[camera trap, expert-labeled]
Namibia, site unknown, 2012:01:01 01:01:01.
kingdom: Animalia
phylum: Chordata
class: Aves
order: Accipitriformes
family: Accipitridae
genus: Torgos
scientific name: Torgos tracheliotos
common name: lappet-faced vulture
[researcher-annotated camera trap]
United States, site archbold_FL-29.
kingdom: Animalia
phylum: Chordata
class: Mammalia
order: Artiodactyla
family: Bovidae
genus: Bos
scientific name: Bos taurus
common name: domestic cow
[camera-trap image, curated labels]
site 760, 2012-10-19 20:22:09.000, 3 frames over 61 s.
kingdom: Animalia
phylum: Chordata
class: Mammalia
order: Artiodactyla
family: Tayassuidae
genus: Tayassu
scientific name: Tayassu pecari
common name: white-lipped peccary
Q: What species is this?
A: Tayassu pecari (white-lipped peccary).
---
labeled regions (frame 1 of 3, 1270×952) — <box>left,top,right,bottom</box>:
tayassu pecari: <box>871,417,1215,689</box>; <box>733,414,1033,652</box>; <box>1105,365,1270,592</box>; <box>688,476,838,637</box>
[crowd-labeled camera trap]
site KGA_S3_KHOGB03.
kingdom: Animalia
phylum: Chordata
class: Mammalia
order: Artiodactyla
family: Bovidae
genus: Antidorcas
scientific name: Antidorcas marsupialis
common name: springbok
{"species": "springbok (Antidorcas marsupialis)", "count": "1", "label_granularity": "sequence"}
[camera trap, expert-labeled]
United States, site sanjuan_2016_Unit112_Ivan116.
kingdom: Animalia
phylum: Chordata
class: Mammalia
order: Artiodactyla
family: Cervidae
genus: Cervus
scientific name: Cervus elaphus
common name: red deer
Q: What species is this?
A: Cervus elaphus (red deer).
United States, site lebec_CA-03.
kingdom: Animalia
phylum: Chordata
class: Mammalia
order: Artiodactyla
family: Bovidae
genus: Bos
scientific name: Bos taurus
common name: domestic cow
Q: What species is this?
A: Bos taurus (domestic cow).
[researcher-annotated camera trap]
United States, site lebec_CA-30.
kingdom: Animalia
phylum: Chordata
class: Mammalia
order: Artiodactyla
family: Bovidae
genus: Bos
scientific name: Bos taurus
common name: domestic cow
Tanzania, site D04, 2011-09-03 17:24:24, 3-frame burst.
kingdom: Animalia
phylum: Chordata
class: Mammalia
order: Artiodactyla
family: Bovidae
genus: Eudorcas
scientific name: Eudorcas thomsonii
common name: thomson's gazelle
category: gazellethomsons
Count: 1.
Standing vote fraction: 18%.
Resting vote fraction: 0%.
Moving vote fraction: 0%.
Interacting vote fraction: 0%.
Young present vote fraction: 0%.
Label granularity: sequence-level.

____

INSTRUCTIONS TO FOLLOW:
Starting with the line that contains "scientific name: Eudorcas thomsonii", return each line through the last one of the data above, exactly as written and nothing more.

WRITTEN ANSWER:
scientific name: Eudorcas thomsonii
common name: thomson's gazelle
category: gazellethomsons
Count: 1.
Standing vote fraction: 18%.
Resting vote fraction: 0%.
Moving vote fraction: 0%.
Interacting vote fraction: 0%.
Young present vote fraction: 0%.
Label granularity: sequence-level.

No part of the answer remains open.